On Fri, Feb 15, 2013 at 3:14 PM, Aiquen <user-b197b3c08719@xymon.invalid> wrote:

Greetings

I don't know if this is the correct forum for this question or more
like it, new feature request. How ever I'm gonna post here and hope
someone will point me right if this is the wrong place.

For the issue at hand. At my company we use Xymon to monitor thousands
of servers. And sometimes disks gets filled and thus generates an
alert. Sometimes this won't get looked into for a couple of days since
our clients have specified that they want to remove data themselves
(and not buy more storage). And as several servers have 3 - 8 disk
and/or partitions we sometimes have trouble monitoring the other disks
since one is already sending an alert.

Example:
Server1 has 3 monitored partitions of a disk:
/
/srv/important/data
/srv/database

with the same limits on all three: 80% -> yellow alert; 90% -> red alert
Then if /srv/important/data reaches 82% the client wants us to notify
them and they will free up space. This normaly takes around 3 - 5
working days. But they also wants us to monitor /srv/database. And say
that 1 day after /srv/important/data gets filled, /srv/database
reaches 84%. That will not trigger a new alert in the non-green status
view which is what we monitor.

The question/request is then as this: Is there a way to get the client
to report each disk/partition as a separate alert, so we can disable
the alert for one disk while receiving alerts for the other
disks/partions. To use the example I want to be able to temporarily
set /srv/important/data in disabled mode while still getting alerts
from /srv/database

I know this could be solved by writing my own script for the client,
but that was disapproved of from management as they want as few custom
scripts to maintain as possible (we already have dozens of custom
scripts).

All help and feedback is appreciated, thanks.

Kind regards
Calle Lejdbrandt

list Aiquen Eldar · Fri, 15 Feb 2013 23:12:22 +0100 ·

I include the list in this response as I think it was left out by mistake.

That is a good answer, and will probably help people in similar
situations out. This will however not work for us as we don't use the
email-functionality at all in xymon. Also this is a decision from
management.

So I need a solution that will show up in the non-green systems view
in xymon. And also I need to get alerts based on that a filesystem
changes state, not based on one disk changes state on a host as it is
natively.

I do know this is very specefic. But I have tried several workarounds
and have been shot down from management because they want changes to
the client to come upstream since the disk alert technically is
working. It is just annoying for us who have to work with it this way.

Kind regards
Calle Lejdbrandt

On Fri, Feb 15, 2013 at 10:51 PM, Mike Burger <user-cc5c6e80f4c5@xymon.invalid> wrote:

While I don't have a Xymon specific, technical answer, I do have a
suggestion, which I've put to use in other places, with other monitoring
tools.

Send the emails to an account on the Xymon server, maybe even xymon, itself.

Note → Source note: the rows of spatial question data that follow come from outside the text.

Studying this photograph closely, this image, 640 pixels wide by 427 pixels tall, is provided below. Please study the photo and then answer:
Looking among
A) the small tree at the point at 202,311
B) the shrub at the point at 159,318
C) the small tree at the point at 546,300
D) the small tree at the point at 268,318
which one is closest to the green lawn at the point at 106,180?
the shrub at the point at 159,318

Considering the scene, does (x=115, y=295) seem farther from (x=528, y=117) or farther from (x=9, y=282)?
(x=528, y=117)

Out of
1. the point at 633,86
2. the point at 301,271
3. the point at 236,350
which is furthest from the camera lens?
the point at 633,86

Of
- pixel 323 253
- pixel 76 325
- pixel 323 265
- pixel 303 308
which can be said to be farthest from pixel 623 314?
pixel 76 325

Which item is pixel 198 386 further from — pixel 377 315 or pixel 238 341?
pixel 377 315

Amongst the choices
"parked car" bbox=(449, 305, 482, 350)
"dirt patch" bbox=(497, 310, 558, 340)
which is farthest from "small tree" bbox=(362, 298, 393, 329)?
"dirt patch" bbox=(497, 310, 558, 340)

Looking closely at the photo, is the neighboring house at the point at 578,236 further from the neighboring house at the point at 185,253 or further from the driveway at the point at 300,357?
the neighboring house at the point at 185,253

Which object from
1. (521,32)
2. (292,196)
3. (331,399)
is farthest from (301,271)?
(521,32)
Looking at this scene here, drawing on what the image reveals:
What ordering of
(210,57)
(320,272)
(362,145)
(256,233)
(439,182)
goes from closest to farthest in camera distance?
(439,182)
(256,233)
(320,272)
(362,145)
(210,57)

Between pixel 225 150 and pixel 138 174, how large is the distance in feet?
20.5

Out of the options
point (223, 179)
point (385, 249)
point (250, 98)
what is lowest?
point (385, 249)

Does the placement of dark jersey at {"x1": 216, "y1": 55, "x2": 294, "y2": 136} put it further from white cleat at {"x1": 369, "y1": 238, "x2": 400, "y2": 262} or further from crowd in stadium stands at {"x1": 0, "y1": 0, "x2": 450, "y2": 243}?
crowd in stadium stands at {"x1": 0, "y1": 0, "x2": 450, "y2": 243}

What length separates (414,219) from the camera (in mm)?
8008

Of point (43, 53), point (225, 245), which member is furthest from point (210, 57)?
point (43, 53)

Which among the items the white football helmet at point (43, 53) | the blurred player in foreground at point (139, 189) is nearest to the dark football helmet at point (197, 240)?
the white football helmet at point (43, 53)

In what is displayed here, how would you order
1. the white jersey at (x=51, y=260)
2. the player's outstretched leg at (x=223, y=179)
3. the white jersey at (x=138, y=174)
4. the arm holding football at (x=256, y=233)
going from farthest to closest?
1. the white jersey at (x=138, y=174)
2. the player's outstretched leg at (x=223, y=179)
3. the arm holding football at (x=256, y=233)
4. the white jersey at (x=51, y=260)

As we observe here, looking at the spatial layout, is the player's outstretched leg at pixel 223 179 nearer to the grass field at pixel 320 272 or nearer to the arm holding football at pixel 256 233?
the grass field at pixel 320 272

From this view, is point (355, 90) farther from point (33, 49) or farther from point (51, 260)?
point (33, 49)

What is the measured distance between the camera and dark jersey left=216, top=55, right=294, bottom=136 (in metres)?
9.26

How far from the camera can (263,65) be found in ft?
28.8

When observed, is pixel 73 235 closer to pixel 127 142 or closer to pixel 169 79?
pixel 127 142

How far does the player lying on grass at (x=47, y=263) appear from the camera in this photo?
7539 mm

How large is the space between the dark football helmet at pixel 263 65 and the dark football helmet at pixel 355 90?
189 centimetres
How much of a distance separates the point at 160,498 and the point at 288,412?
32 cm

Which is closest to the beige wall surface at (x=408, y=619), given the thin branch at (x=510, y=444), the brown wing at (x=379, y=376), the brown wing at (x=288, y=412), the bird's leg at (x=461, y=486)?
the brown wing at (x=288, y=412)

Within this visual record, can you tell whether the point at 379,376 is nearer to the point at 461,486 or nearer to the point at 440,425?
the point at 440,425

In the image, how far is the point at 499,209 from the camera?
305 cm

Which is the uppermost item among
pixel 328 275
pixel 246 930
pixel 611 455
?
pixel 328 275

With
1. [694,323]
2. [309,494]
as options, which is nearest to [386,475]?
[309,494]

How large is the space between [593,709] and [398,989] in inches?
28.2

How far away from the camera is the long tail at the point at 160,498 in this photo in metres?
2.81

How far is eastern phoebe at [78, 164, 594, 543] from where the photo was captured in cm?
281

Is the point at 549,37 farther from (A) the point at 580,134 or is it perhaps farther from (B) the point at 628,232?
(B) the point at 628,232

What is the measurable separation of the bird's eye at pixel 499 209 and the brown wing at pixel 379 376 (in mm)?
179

For the user in question, create a .procmailrc file and make use of
Procmail's ability to filter and forward. You can then filter the alarms
based on subject and/or body content, forward out the messages that need a
response, and send the rest to /dev/null.
--
Mike Burger
http://www.bubbanfriends.org

"It's always suicide-mission this, save-the-planet that. No one ever just
stops by to say 'hi' anymore." --Colonel Jack O'Neill, SG1

▸ quoted from Ralph Mitchell

Greetings

I don't know if this is the correct forum for this question or more
like it, new feature request. How ever I'm gonna post here and hope
someone will point me right if this is the wrong place.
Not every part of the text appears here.